Turning back time with heavy horses

Tilly Brand from Allora with the Burclair Miniature Donkeys. Picture by Chris Munro

By Tania Phillips

Allora Showground was a time tunnel to the past at the weekend, returning a record crowd to a time when horsepower meant real horses pulling ploughs, drays and helping to grind food (in this case smashing pumpkins for pig feed).

The trip down memory lane came via the Darling Downs Heavy Horse Association’s second annual Heavy Horse Festival which club secretary Clare Gorwyn said was bigger and better than the inaugural event and saw horses come from Bundaberg to well down in to NSW and right across Southern Queensland.

According to Clare the event grew out of the heavy horse and harness section at Warwick Show.

After a decade of running the show section, one night over a beer, the core group decided, to step up and go it alone with a stand-alone show.

“That’s how the heavy horse festival was born,” Clare laughed.

And she said, all things considered, last year’s inaugural event was “fabulous”.

“We still had Covid hanging over our heads, we had extreme weather events, but it was a really good event.

“It showed that people were wanting and itching to get back to attending events. We had our local shows, Stanthorpe, Allora cancelled because of the Covid requirements. So really ours was one of the first big events to happen in the Southern Downs and it went off with a bang.

“But this year was bigger and better. We had at least double the number of horses. We had more than a hundred heavy horses entered. We would have had at least double the number of people through the gate, we would have probably doubled the number of trade and food vendors there. Our public camping area was pretty much full.
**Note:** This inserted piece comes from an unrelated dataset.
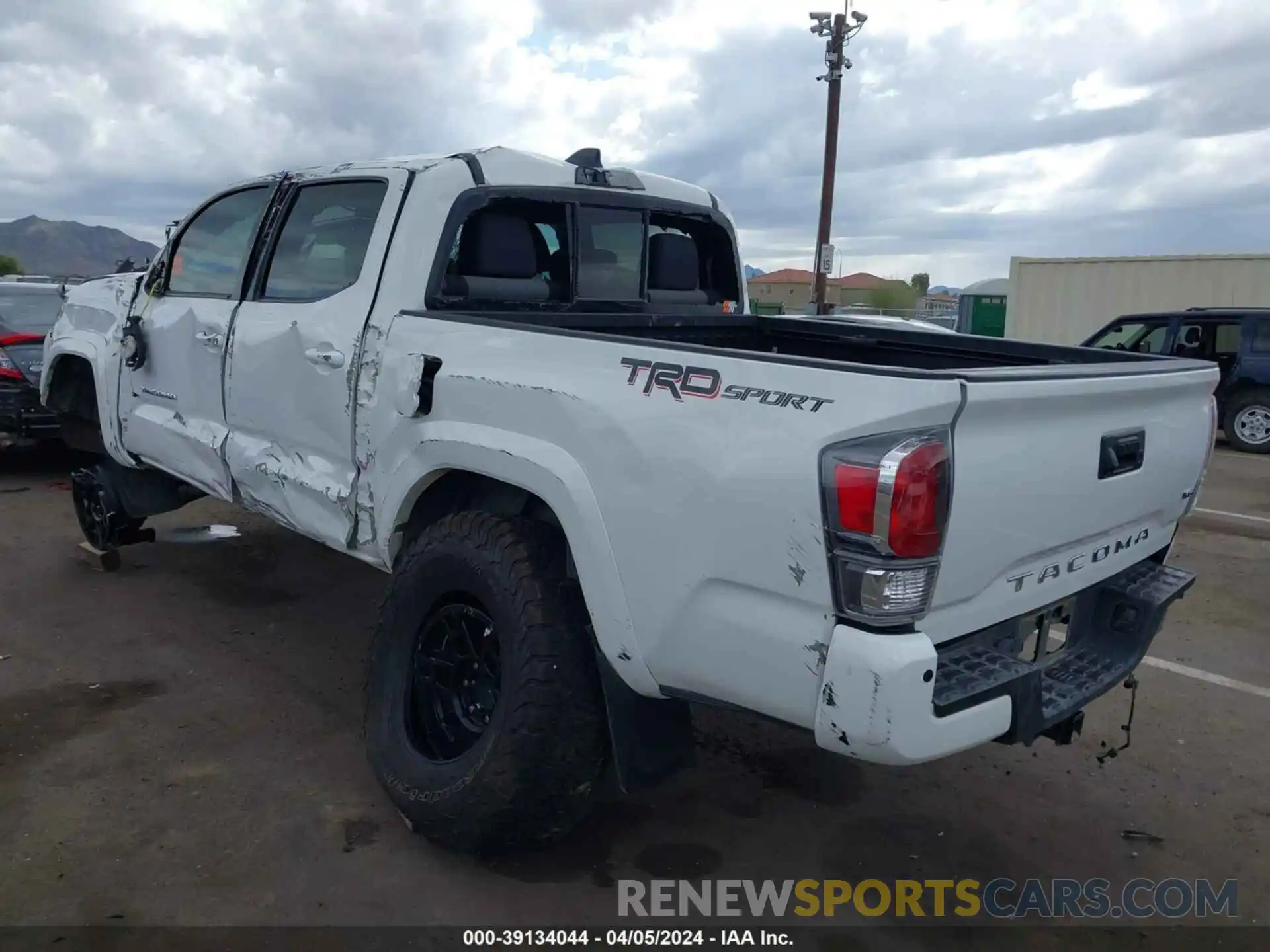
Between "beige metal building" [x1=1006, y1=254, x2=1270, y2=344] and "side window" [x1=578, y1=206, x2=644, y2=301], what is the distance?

“We can’t get much bigger, but we can get better.”

The association covers all breeds of heavy horses from the well-known Clydesdales and Shires through to Belgium Drafts but they also invited other breeds including the light horse, drum horses and cross breeds all of which featured in the ring. Outside of the ring there was more to see including some of the rarer breeds along with black smiths, highland cattle and less intimidating miniature animals for the kids.

“It was very much an extended show,” Clare admitted.

“We had the horses ploughing. Then we had demonstrations of the skills being lost because they are no longer needed – the wheelwrights, we had demonstrations of the horse works where the horse goes round and round driving a set of gears, in our case a pumpkin smasher. We had a couple of blacksmiths, a guy that hot shoes horses and we had a new display this year, a rope maker. And of course, we had a bullock team.”

And while for a moment, the organisers are taking a moment to put their feet up and rest a little on their laurels they are also already thinking of what to do for next year’s festival.